A 225-Year-Old Sweet Shop Is Closing Because People Want to Eat Candy Bars

Millennials want chocolate, not the traditional desserts sold at New Delhi’s historic Ghantewala store.

(Photo: Flickr)

Jul 25, 2015· 1 MIN READ
Culture and education editor Liz Dwyer has written about race, parenting, and social justice for several national publications. She was previously education editor at Good.

Mughal emperors sent their servants there to pick up desserts, and former Prime Minister Indira Gandhi was a fan of the confections too. For 225 years, residents of and visitors to New Delhi enjoyed the traditional Indian sweets sold at Ghantewala, a family-run business in the heart of the bustling metropolis. But now the historic shop has been forced to shut its doors, and it appears consumers’ modern affinity for Western candies is to blame.

“People nowadays are reluctant to buy Indian sweets and traditional snacks; they now prefer chocolates and pastries. Even my children prefer burgers, pizzas, or cakes,” Sushant Jain, the eighth generation of Jains to operate Ghantewala, told BBC News.

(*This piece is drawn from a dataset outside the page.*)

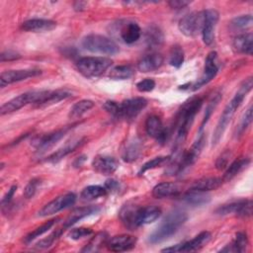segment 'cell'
Segmentation results:
<instances>
[{"label":"cell","mask_w":253,"mask_h":253,"mask_svg":"<svg viewBox=\"0 0 253 253\" xmlns=\"http://www.w3.org/2000/svg\"><path fill=\"white\" fill-rule=\"evenodd\" d=\"M253 86V80L252 77H248L245 80L242 81V83L240 84L238 91L236 92V94L234 95V97L230 100V102L225 106L222 114L220 115V118L217 122L216 127L212 133V138H211V145L215 146L220 138L222 137L228 124L230 123L232 117L234 116L236 110L239 108V106L241 105V103L243 102L244 98L246 97V95L251 91Z\"/></svg>","instance_id":"6da1fadb"},{"label":"cell","mask_w":253,"mask_h":253,"mask_svg":"<svg viewBox=\"0 0 253 253\" xmlns=\"http://www.w3.org/2000/svg\"><path fill=\"white\" fill-rule=\"evenodd\" d=\"M187 219L188 214L186 211L179 209L171 211L163 218L160 224L150 233L147 242L150 244H157L167 240L179 230Z\"/></svg>","instance_id":"7a4b0ae2"},{"label":"cell","mask_w":253,"mask_h":253,"mask_svg":"<svg viewBox=\"0 0 253 253\" xmlns=\"http://www.w3.org/2000/svg\"><path fill=\"white\" fill-rule=\"evenodd\" d=\"M203 98L193 97L185 102L180 109L177 116V135L175 142V149L179 148L180 145L185 141L189 129L194 122V118L203 105Z\"/></svg>","instance_id":"3957f363"},{"label":"cell","mask_w":253,"mask_h":253,"mask_svg":"<svg viewBox=\"0 0 253 253\" xmlns=\"http://www.w3.org/2000/svg\"><path fill=\"white\" fill-rule=\"evenodd\" d=\"M48 93L49 90H33L23 93L3 104L0 108V113L1 115L11 114L29 104H36L38 106H42Z\"/></svg>","instance_id":"277c9868"},{"label":"cell","mask_w":253,"mask_h":253,"mask_svg":"<svg viewBox=\"0 0 253 253\" xmlns=\"http://www.w3.org/2000/svg\"><path fill=\"white\" fill-rule=\"evenodd\" d=\"M112 59L105 56H85L76 63L77 70L87 78L98 77L104 74L111 66Z\"/></svg>","instance_id":"5b68a950"},{"label":"cell","mask_w":253,"mask_h":253,"mask_svg":"<svg viewBox=\"0 0 253 253\" xmlns=\"http://www.w3.org/2000/svg\"><path fill=\"white\" fill-rule=\"evenodd\" d=\"M81 45L90 52L104 55H115L120 51L119 45L113 40L97 34L84 37L81 41Z\"/></svg>","instance_id":"8992f818"},{"label":"cell","mask_w":253,"mask_h":253,"mask_svg":"<svg viewBox=\"0 0 253 253\" xmlns=\"http://www.w3.org/2000/svg\"><path fill=\"white\" fill-rule=\"evenodd\" d=\"M146 106H147V101L142 97L126 99L121 103H118V109H117L115 118L124 119V120H132Z\"/></svg>","instance_id":"52a82bcc"},{"label":"cell","mask_w":253,"mask_h":253,"mask_svg":"<svg viewBox=\"0 0 253 253\" xmlns=\"http://www.w3.org/2000/svg\"><path fill=\"white\" fill-rule=\"evenodd\" d=\"M205 20L204 11L192 12L185 15L178 24L180 32L186 37H196L199 33L202 32L203 25Z\"/></svg>","instance_id":"ba28073f"},{"label":"cell","mask_w":253,"mask_h":253,"mask_svg":"<svg viewBox=\"0 0 253 253\" xmlns=\"http://www.w3.org/2000/svg\"><path fill=\"white\" fill-rule=\"evenodd\" d=\"M76 201V195L73 193H66L64 195L58 196L54 200L50 201L46 205H44L38 212L39 216H48L58 211L65 210L74 205Z\"/></svg>","instance_id":"9c48e42d"},{"label":"cell","mask_w":253,"mask_h":253,"mask_svg":"<svg viewBox=\"0 0 253 253\" xmlns=\"http://www.w3.org/2000/svg\"><path fill=\"white\" fill-rule=\"evenodd\" d=\"M211 238V234L209 231H202L196 235L193 239L176 244L171 247H166L162 249V252H193L203 248Z\"/></svg>","instance_id":"30bf717a"},{"label":"cell","mask_w":253,"mask_h":253,"mask_svg":"<svg viewBox=\"0 0 253 253\" xmlns=\"http://www.w3.org/2000/svg\"><path fill=\"white\" fill-rule=\"evenodd\" d=\"M216 214L227 215L234 213L239 217H248L252 213V201L251 200H239L229 204L218 207L215 211Z\"/></svg>","instance_id":"8fae6325"},{"label":"cell","mask_w":253,"mask_h":253,"mask_svg":"<svg viewBox=\"0 0 253 253\" xmlns=\"http://www.w3.org/2000/svg\"><path fill=\"white\" fill-rule=\"evenodd\" d=\"M216 59H217V54L215 51L209 52L205 60V67H204V72L202 76L191 86L192 87L191 89L193 91L200 89L201 87L208 84L210 81H211L214 78V76L218 71Z\"/></svg>","instance_id":"7c38bea8"},{"label":"cell","mask_w":253,"mask_h":253,"mask_svg":"<svg viewBox=\"0 0 253 253\" xmlns=\"http://www.w3.org/2000/svg\"><path fill=\"white\" fill-rule=\"evenodd\" d=\"M42 74V70L36 68L18 69V70H7L0 75V86L5 87L6 85L27 80L32 77H36Z\"/></svg>","instance_id":"4fadbf2b"},{"label":"cell","mask_w":253,"mask_h":253,"mask_svg":"<svg viewBox=\"0 0 253 253\" xmlns=\"http://www.w3.org/2000/svg\"><path fill=\"white\" fill-rule=\"evenodd\" d=\"M204 14L205 20L201 34L203 37V42L207 45H211L214 41V32L219 19V14L214 9L204 10Z\"/></svg>","instance_id":"5bb4252c"},{"label":"cell","mask_w":253,"mask_h":253,"mask_svg":"<svg viewBox=\"0 0 253 253\" xmlns=\"http://www.w3.org/2000/svg\"><path fill=\"white\" fill-rule=\"evenodd\" d=\"M204 145H205V135L203 132H200L199 136L194 141L191 148L188 149L187 151H184L181 153V170H182V172L197 161V159L199 158V156L204 148Z\"/></svg>","instance_id":"9a60e30c"},{"label":"cell","mask_w":253,"mask_h":253,"mask_svg":"<svg viewBox=\"0 0 253 253\" xmlns=\"http://www.w3.org/2000/svg\"><path fill=\"white\" fill-rule=\"evenodd\" d=\"M146 133L156 139L159 143H164L167 139V129L164 127L161 119L158 116L151 115L145 121Z\"/></svg>","instance_id":"2e32d148"},{"label":"cell","mask_w":253,"mask_h":253,"mask_svg":"<svg viewBox=\"0 0 253 253\" xmlns=\"http://www.w3.org/2000/svg\"><path fill=\"white\" fill-rule=\"evenodd\" d=\"M66 131L67 128H62L50 133L39 135L34 138L32 144L38 151H45L55 145L65 135Z\"/></svg>","instance_id":"e0dca14e"},{"label":"cell","mask_w":253,"mask_h":253,"mask_svg":"<svg viewBox=\"0 0 253 253\" xmlns=\"http://www.w3.org/2000/svg\"><path fill=\"white\" fill-rule=\"evenodd\" d=\"M140 208L141 207H138L136 205L127 204L121 209L119 212V216L121 221L126 228L130 230H134L139 226L138 216H139Z\"/></svg>","instance_id":"ac0fdd59"},{"label":"cell","mask_w":253,"mask_h":253,"mask_svg":"<svg viewBox=\"0 0 253 253\" xmlns=\"http://www.w3.org/2000/svg\"><path fill=\"white\" fill-rule=\"evenodd\" d=\"M136 237L129 234H120L113 236L106 243V246L110 251L123 252L132 249L136 244Z\"/></svg>","instance_id":"d6986e66"},{"label":"cell","mask_w":253,"mask_h":253,"mask_svg":"<svg viewBox=\"0 0 253 253\" xmlns=\"http://www.w3.org/2000/svg\"><path fill=\"white\" fill-rule=\"evenodd\" d=\"M93 169L102 175H111L119 167L118 160L109 155H97L92 161Z\"/></svg>","instance_id":"ffe728a7"},{"label":"cell","mask_w":253,"mask_h":253,"mask_svg":"<svg viewBox=\"0 0 253 253\" xmlns=\"http://www.w3.org/2000/svg\"><path fill=\"white\" fill-rule=\"evenodd\" d=\"M163 62H164V57L160 53L152 52L142 56L137 61L136 67L140 72L146 73V72L157 70L162 66Z\"/></svg>","instance_id":"44dd1931"},{"label":"cell","mask_w":253,"mask_h":253,"mask_svg":"<svg viewBox=\"0 0 253 253\" xmlns=\"http://www.w3.org/2000/svg\"><path fill=\"white\" fill-rule=\"evenodd\" d=\"M56 27V23L49 19H31L25 21L21 28L26 32L40 33V32H48L53 30Z\"/></svg>","instance_id":"7402d4cb"},{"label":"cell","mask_w":253,"mask_h":253,"mask_svg":"<svg viewBox=\"0 0 253 253\" xmlns=\"http://www.w3.org/2000/svg\"><path fill=\"white\" fill-rule=\"evenodd\" d=\"M181 201L188 206L202 207L211 202V196L207 192L190 189L188 192L182 195Z\"/></svg>","instance_id":"603a6c76"},{"label":"cell","mask_w":253,"mask_h":253,"mask_svg":"<svg viewBox=\"0 0 253 253\" xmlns=\"http://www.w3.org/2000/svg\"><path fill=\"white\" fill-rule=\"evenodd\" d=\"M84 138H77V139H72L64 144V146L60 147L53 153H51L49 156L46 157V161L50 163H55L60 161L62 158L73 152L76 148H78L81 144H83Z\"/></svg>","instance_id":"cb8c5ba5"},{"label":"cell","mask_w":253,"mask_h":253,"mask_svg":"<svg viewBox=\"0 0 253 253\" xmlns=\"http://www.w3.org/2000/svg\"><path fill=\"white\" fill-rule=\"evenodd\" d=\"M233 49L238 53H245L248 55L252 54L253 50V36L252 33H243L237 35L232 42Z\"/></svg>","instance_id":"d4e9b609"},{"label":"cell","mask_w":253,"mask_h":253,"mask_svg":"<svg viewBox=\"0 0 253 253\" xmlns=\"http://www.w3.org/2000/svg\"><path fill=\"white\" fill-rule=\"evenodd\" d=\"M181 189L176 183L162 182L154 186L152 189V196L156 199L176 197L180 194Z\"/></svg>","instance_id":"484cf974"},{"label":"cell","mask_w":253,"mask_h":253,"mask_svg":"<svg viewBox=\"0 0 253 253\" xmlns=\"http://www.w3.org/2000/svg\"><path fill=\"white\" fill-rule=\"evenodd\" d=\"M97 211H99V208L94 207V206H90V207H83V208H79L74 210L71 214L66 218V220L64 221L62 228L66 229L69 228L71 225H73L74 223H76L78 220L82 219L85 216H88L92 213H96Z\"/></svg>","instance_id":"4316f807"},{"label":"cell","mask_w":253,"mask_h":253,"mask_svg":"<svg viewBox=\"0 0 253 253\" xmlns=\"http://www.w3.org/2000/svg\"><path fill=\"white\" fill-rule=\"evenodd\" d=\"M222 182V179L218 177H205L195 181L190 189L202 192H209L219 188Z\"/></svg>","instance_id":"83f0119b"},{"label":"cell","mask_w":253,"mask_h":253,"mask_svg":"<svg viewBox=\"0 0 253 253\" xmlns=\"http://www.w3.org/2000/svg\"><path fill=\"white\" fill-rule=\"evenodd\" d=\"M121 39L128 44L138 41L141 36V30L136 23L129 22L121 29Z\"/></svg>","instance_id":"f1b7e54d"},{"label":"cell","mask_w":253,"mask_h":253,"mask_svg":"<svg viewBox=\"0 0 253 253\" xmlns=\"http://www.w3.org/2000/svg\"><path fill=\"white\" fill-rule=\"evenodd\" d=\"M141 151H142L141 141L138 138H133L125 147L122 154V158L124 161L127 163L133 162L139 157V155L141 154Z\"/></svg>","instance_id":"f546056e"},{"label":"cell","mask_w":253,"mask_h":253,"mask_svg":"<svg viewBox=\"0 0 253 253\" xmlns=\"http://www.w3.org/2000/svg\"><path fill=\"white\" fill-rule=\"evenodd\" d=\"M161 215V210L155 206H147L141 207L138 216V224L139 226L149 224L154 222Z\"/></svg>","instance_id":"4dcf8cb0"},{"label":"cell","mask_w":253,"mask_h":253,"mask_svg":"<svg viewBox=\"0 0 253 253\" xmlns=\"http://www.w3.org/2000/svg\"><path fill=\"white\" fill-rule=\"evenodd\" d=\"M144 39L149 47H157L162 44L164 41V35L157 26L152 25L146 29Z\"/></svg>","instance_id":"1f68e13d"},{"label":"cell","mask_w":253,"mask_h":253,"mask_svg":"<svg viewBox=\"0 0 253 253\" xmlns=\"http://www.w3.org/2000/svg\"><path fill=\"white\" fill-rule=\"evenodd\" d=\"M250 163V160L248 158H240L237 160H234L229 166L226 167V170L223 174V177L221 178L223 182H229L232 180L237 174H239L248 164Z\"/></svg>","instance_id":"d6a6232c"},{"label":"cell","mask_w":253,"mask_h":253,"mask_svg":"<svg viewBox=\"0 0 253 253\" xmlns=\"http://www.w3.org/2000/svg\"><path fill=\"white\" fill-rule=\"evenodd\" d=\"M248 245V238L246 233L244 232H238L235 235L234 240L226 245L223 249H221V252H243L246 250V247Z\"/></svg>","instance_id":"836d02e7"},{"label":"cell","mask_w":253,"mask_h":253,"mask_svg":"<svg viewBox=\"0 0 253 253\" xmlns=\"http://www.w3.org/2000/svg\"><path fill=\"white\" fill-rule=\"evenodd\" d=\"M94 102L91 100H80L77 103H75L68 114V117L70 119H78L81 116H83L85 113H87L89 110H91L94 107Z\"/></svg>","instance_id":"e575fe53"},{"label":"cell","mask_w":253,"mask_h":253,"mask_svg":"<svg viewBox=\"0 0 253 253\" xmlns=\"http://www.w3.org/2000/svg\"><path fill=\"white\" fill-rule=\"evenodd\" d=\"M108 241V234L105 231L98 232L95 234L89 243L81 250L82 252H96L99 251Z\"/></svg>","instance_id":"d590c367"},{"label":"cell","mask_w":253,"mask_h":253,"mask_svg":"<svg viewBox=\"0 0 253 253\" xmlns=\"http://www.w3.org/2000/svg\"><path fill=\"white\" fill-rule=\"evenodd\" d=\"M107 190L104 186H100V185H91L88 186L86 188H84L80 194V197L84 200V201H92V200H96L100 197H103L107 194Z\"/></svg>","instance_id":"8d00e7d4"},{"label":"cell","mask_w":253,"mask_h":253,"mask_svg":"<svg viewBox=\"0 0 253 253\" xmlns=\"http://www.w3.org/2000/svg\"><path fill=\"white\" fill-rule=\"evenodd\" d=\"M133 75V69L130 65H118L109 72V77L113 80H126Z\"/></svg>","instance_id":"74e56055"},{"label":"cell","mask_w":253,"mask_h":253,"mask_svg":"<svg viewBox=\"0 0 253 253\" xmlns=\"http://www.w3.org/2000/svg\"><path fill=\"white\" fill-rule=\"evenodd\" d=\"M221 98H222V95L219 92H217V93H215L214 95L211 96V100L209 101V103L207 105V108H206V111H205V115H204V118H203V121H202V124H201V126H200V131H202V129L204 128L205 125L208 123V121L211 117L212 113L214 112V110L217 107L218 103L220 102Z\"/></svg>","instance_id":"f35d334b"},{"label":"cell","mask_w":253,"mask_h":253,"mask_svg":"<svg viewBox=\"0 0 253 253\" xmlns=\"http://www.w3.org/2000/svg\"><path fill=\"white\" fill-rule=\"evenodd\" d=\"M56 220H57V219L53 218V219L47 220L46 222H44V223H42V225L38 226L37 228H35L33 231H31L29 234H27V235L25 236L24 242H25L26 244H29V243H31L33 240H35L36 238H38V237H40L41 235H42L43 233L47 232V230L50 229V228L53 226V224L55 223Z\"/></svg>","instance_id":"ab89813d"},{"label":"cell","mask_w":253,"mask_h":253,"mask_svg":"<svg viewBox=\"0 0 253 253\" xmlns=\"http://www.w3.org/2000/svg\"><path fill=\"white\" fill-rule=\"evenodd\" d=\"M253 24V19L252 15H242L239 17H236L231 20L230 22V27L234 31H244L246 29H249Z\"/></svg>","instance_id":"60d3db41"},{"label":"cell","mask_w":253,"mask_h":253,"mask_svg":"<svg viewBox=\"0 0 253 253\" xmlns=\"http://www.w3.org/2000/svg\"><path fill=\"white\" fill-rule=\"evenodd\" d=\"M184 62V51L178 44L172 46L169 53V63L175 68H180Z\"/></svg>","instance_id":"b9f144b4"},{"label":"cell","mask_w":253,"mask_h":253,"mask_svg":"<svg viewBox=\"0 0 253 253\" xmlns=\"http://www.w3.org/2000/svg\"><path fill=\"white\" fill-rule=\"evenodd\" d=\"M170 158L171 156H158V157H155V158H152L151 160L145 162L140 170L138 171V175H142L143 173H145L146 171L148 170H151V169H155L157 167H160L166 163H168L170 161Z\"/></svg>","instance_id":"7bdbcfd3"},{"label":"cell","mask_w":253,"mask_h":253,"mask_svg":"<svg viewBox=\"0 0 253 253\" xmlns=\"http://www.w3.org/2000/svg\"><path fill=\"white\" fill-rule=\"evenodd\" d=\"M71 94L70 92L66 90H55V91H49L47 94L46 98L44 99L42 105H51V104H56L68 97H70Z\"/></svg>","instance_id":"ee69618b"},{"label":"cell","mask_w":253,"mask_h":253,"mask_svg":"<svg viewBox=\"0 0 253 253\" xmlns=\"http://www.w3.org/2000/svg\"><path fill=\"white\" fill-rule=\"evenodd\" d=\"M65 229L64 228H58V229H55L53 232H51L47 237L45 238H42L41 239L39 242H37L36 244V248L37 249H46L48 247H50L57 239L58 237L62 234V232L64 231Z\"/></svg>","instance_id":"f6af8a7d"},{"label":"cell","mask_w":253,"mask_h":253,"mask_svg":"<svg viewBox=\"0 0 253 253\" xmlns=\"http://www.w3.org/2000/svg\"><path fill=\"white\" fill-rule=\"evenodd\" d=\"M42 181L39 178H34L32 179L26 186L25 190H24V197L26 199H31L35 196V194L37 193L39 187L41 186Z\"/></svg>","instance_id":"bcb514c9"},{"label":"cell","mask_w":253,"mask_h":253,"mask_svg":"<svg viewBox=\"0 0 253 253\" xmlns=\"http://www.w3.org/2000/svg\"><path fill=\"white\" fill-rule=\"evenodd\" d=\"M251 122H252V107L250 106V107L246 110L245 114L243 115V118L241 119L240 125H239V126H238V128H237V133H238V135H241V134L247 129V127L250 126Z\"/></svg>","instance_id":"7dc6e473"},{"label":"cell","mask_w":253,"mask_h":253,"mask_svg":"<svg viewBox=\"0 0 253 253\" xmlns=\"http://www.w3.org/2000/svg\"><path fill=\"white\" fill-rule=\"evenodd\" d=\"M92 230L90 228H86V227H77V228H73L70 230L68 236L73 239V240H79L81 238L87 237L89 235L92 234Z\"/></svg>","instance_id":"c3c4849f"},{"label":"cell","mask_w":253,"mask_h":253,"mask_svg":"<svg viewBox=\"0 0 253 253\" xmlns=\"http://www.w3.org/2000/svg\"><path fill=\"white\" fill-rule=\"evenodd\" d=\"M155 87V81L151 78H144L136 83V89L139 92H150Z\"/></svg>","instance_id":"681fc988"},{"label":"cell","mask_w":253,"mask_h":253,"mask_svg":"<svg viewBox=\"0 0 253 253\" xmlns=\"http://www.w3.org/2000/svg\"><path fill=\"white\" fill-rule=\"evenodd\" d=\"M230 156H231V153L230 151L226 150L224 152H222L216 159L215 161V167L217 170H223V169H226V167L228 166V163H229V159H230Z\"/></svg>","instance_id":"f907efd6"},{"label":"cell","mask_w":253,"mask_h":253,"mask_svg":"<svg viewBox=\"0 0 253 253\" xmlns=\"http://www.w3.org/2000/svg\"><path fill=\"white\" fill-rule=\"evenodd\" d=\"M21 57V55L14 51V50H5L3 52H1L0 54V60L1 61H9V60H15V59H19Z\"/></svg>","instance_id":"816d5d0a"},{"label":"cell","mask_w":253,"mask_h":253,"mask_svg":"<svg viewBox=\"0 0 253 253\" xmlns=\"http://www.w3.org/2000/svg\"><path fill=\"white\" fill-rule=\"evenodd\" d=\"M16 190H17V185H13V186L8 190V192L6 193V195L2 198V200H1V206H2L3 208L6 207V206H8V205L10 204V202H11V200H12V198H13L15 192H16Z\"/></svg>","instance_id":"f5cc1de1"},{"label":"cell","mask_w":253,"mask_h":253,"mask_svg":"<svg viewBox=\"0 0 253 253\" xmlns=\"http://www.w3.org/2000/svg\"><path fill=\"white\" fill-rule=\"evenodd\" d=\"M190 4L191 2L186 0H171L168 2V5L173 9H183Z\"/></svg>","instance_id":"db71d44e"},{"label":"cell","mask_w":253,"mask_h":253,"mask_svg":"<svg viewBox=\"0 0 253 253\" xmlns=\"http://www.w3.org/2000/svg\"><path fill=\"white\" fill-rule=\"evenodd\" d=\"M104 187L106 188L107 192H115V191H118L119 188H120V183L114 179H110V180H107Z\"/></svg>","instance_id":"11a10c76"},{"label":"cell","mask_w":253,"mask_h":253,"mask_svg":"<svg viewBox=\"0 0 253 253\" xmlns=\"http://www.w3.org/2000/svg\"><path fill=\"white\" fill-rule=\"evenodd\" d=\"M85 160H86V156H85V155H81V156L77 157V158L74 160L73 166H74L75 168H78V167L82 166V164L85 162Z\"/></svg>","instance_id":"9f6ffc18"},{"label":"cell","mask_w":253,"mask_h":253,"mask_svg":"<svg viewBox=\"0 0 253 253\" xmlns=\"http://www.w3.org/2000/svg\"><path fill=\"white\" fill-rule=\"evenodd\" d=\"M86 3L85 2H81V1H77L74 3V9L76 11H82L85 8Z\"/></svg>","instance_id":"6f0895ef"}]
</instances>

Jain didn’t specify how much Ghantewala’s sales of sweets—such as its famous sohan halwa, a confection made of wheat flour, sugar, almond, and pistachio—had declined before he closed the shop. However, India has become one of the world’s hottest markets for chocolate.

Chocolate sales doubled to $857 million between 2008 and 2011, and Western candy makers are seeing the dollar signs. In March, Mars, the company behind candy bars such as Snickers and Twix, announced plans to open its first factory in India.

Consumption of Western candy is primarily being driven by more well-off millennials. They perceive chocolate as a status symbol and as healthier than traditional Indian desserts. Sweets such as sohan halwa are made with ghee, a clarified butter thats packed with saturated fat. Some people worried about their cholesterol levels are ditching items made with ghee for chocolate.

Inside Ghantewala Halwai. (Photo: Flickr)

Eating a few bites of dark chocolate instead of traditional Indian sweets is one thing; chowing down on candy bars is quite another. With the arrival of fast food and candy, India’s weight problem has expanded. A 2014 study published in the medical journal Lancet found that one in five Indians is now obese. Forty to 60 percent of urban residents are estimated to be obese.

Sohan halwa. (Photo: Flickr)

Ghantewala also seems to have been plagued by a few legal troubles and was recently smacked with a pollution violation by New Delhi officials, but it appears the turn to chocolate bars was the final nail in the coffin. “We are no longer getting the footfall we require to keep this shop going,” Jain said. The former shop owner is left feeling that he has done “something wrong” and is “letting down my forefathers.”